Homeland is a perfect dramatization of the rhetorical moves and political self-deceptions that made this now semi-permanent and very deadly war on terror possible, and it is important to see these things dramatized, to see them laid out in terms of affect and demeanor and style. Homeland‘s idea, and Obama’s, is that it is actually OK to kill as many supposed terrorists as you like, so long as you use a solemn tone of voice, present your credentials up front, and keep the swagger out of your gait. It should be asked, though, of Obama, and of Homeland, whether professional expertise hasn’t replaced the old paranoia but merely repressed it.


For Obama, it wasn’t a terrorist strike that made him afraid, but a presidential election. The New York Times recently reported the following:

Facing the possibility that President Obama might not win a second term, his administration accelerated work in the weeks before the election to develop explicit rules for the targeted killing of terrorists by unmanned drones, so that a new president would inherit clear standards and procedures, according to two administration officials.

In other words, the prospect of a Romney presidency forced the Obama Administration to confront, for the first time, apparently, the fact that their War on Terror professionalism is a front, a cover for a military improv act that so far has left around 2,500 people dead in Pakistan.

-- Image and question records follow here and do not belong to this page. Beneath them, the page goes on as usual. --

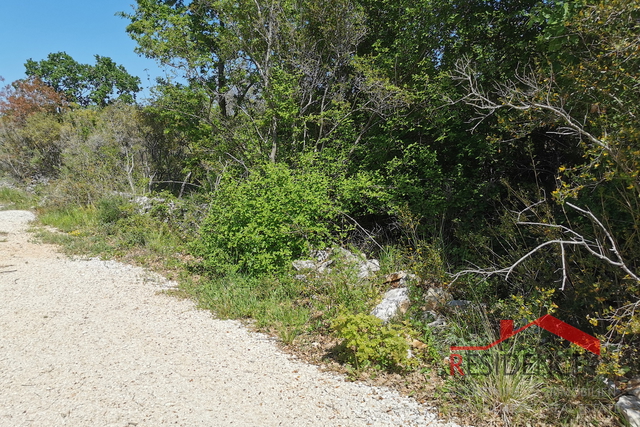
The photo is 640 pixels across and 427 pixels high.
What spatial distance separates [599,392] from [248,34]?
8656 millimetres

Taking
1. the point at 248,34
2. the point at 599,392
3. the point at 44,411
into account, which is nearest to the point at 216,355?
the point at 44,411

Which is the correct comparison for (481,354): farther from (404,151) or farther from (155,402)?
(404,151)

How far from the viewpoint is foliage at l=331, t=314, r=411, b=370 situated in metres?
3.47

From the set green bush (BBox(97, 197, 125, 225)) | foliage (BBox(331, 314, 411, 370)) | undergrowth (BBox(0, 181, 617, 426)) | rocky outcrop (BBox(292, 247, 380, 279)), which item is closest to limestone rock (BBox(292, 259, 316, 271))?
rocky outcrop (BBox(292, 247, 380, 279))

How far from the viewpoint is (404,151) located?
7.70 meters

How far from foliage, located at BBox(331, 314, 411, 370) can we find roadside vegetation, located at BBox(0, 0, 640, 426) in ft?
0.06

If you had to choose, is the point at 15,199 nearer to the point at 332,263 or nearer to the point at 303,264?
the point at 303,264

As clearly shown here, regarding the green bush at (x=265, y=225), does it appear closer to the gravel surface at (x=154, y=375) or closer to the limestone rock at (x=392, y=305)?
the gravel surface at (x=154, y=375)

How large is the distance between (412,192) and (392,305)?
3.44m

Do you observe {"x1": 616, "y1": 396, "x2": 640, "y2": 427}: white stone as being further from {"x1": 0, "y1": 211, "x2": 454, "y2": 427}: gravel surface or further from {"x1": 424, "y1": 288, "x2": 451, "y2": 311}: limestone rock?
{"x1": 424, "y1": 288, "x2": 451, "y2": 311}: limestone rock

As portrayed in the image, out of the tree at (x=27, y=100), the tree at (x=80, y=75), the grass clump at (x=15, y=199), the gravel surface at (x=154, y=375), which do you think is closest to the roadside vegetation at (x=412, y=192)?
the gravel surface at (x=154, y=375)

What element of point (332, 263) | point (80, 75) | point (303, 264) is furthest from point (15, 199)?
point (80, 75)

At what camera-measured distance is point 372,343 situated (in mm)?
3514

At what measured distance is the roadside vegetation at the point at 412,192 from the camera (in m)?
3.05
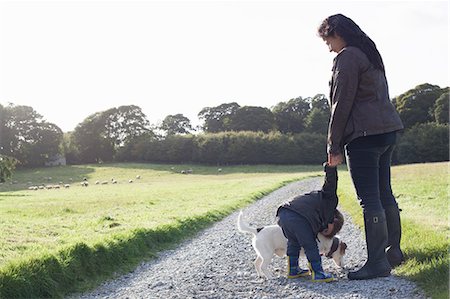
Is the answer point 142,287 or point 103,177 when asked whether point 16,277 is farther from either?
point 103,177

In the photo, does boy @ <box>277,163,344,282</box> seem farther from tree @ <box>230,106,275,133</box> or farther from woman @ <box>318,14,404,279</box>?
tree @ <box>230,106,275,133</box>

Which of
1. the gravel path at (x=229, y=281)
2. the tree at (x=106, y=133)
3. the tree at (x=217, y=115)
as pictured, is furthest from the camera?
the tree at (x=217, y=115)

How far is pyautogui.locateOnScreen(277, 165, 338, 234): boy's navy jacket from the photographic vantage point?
569cm

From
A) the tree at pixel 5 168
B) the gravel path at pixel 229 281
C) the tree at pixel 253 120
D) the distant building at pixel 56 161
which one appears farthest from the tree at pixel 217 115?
the gravel path at pixel 229 281

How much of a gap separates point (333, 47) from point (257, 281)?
10.0ft

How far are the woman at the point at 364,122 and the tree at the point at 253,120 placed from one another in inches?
4004

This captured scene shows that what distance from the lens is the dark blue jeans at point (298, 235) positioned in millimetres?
5492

Were these dead people terrorists? Yes, sometimes, in the case of “personality strikes,” which target specific individuals. We’ve been so good at targeting specific individuals, in fact, that there just aren’t that many competent aspiring terrorists left. For the most part, Al Qaeda “operatives” today can’t even round up the ingredients for a bomb without an assist from undercover FBI agents, who send along fake explosives and make an arrest. And so, as though to pass the time until a real-world Abu Nazir finally arrives, the Obama Administration now also carries out “signature strikes,” in which we kill groups of unidentified people who seem to be behaving as terrorists might. Another official name for “signature strikes” is “crowd kills.” The joke, one senior official told the Times, is that “when the C.I.A. sees ‘three guys doing jumping jacks,’ the agency thinks it is a terrorist training camp.” High comedy, and very black comedy, too–a great way to cope with fear, at least on a short term basis.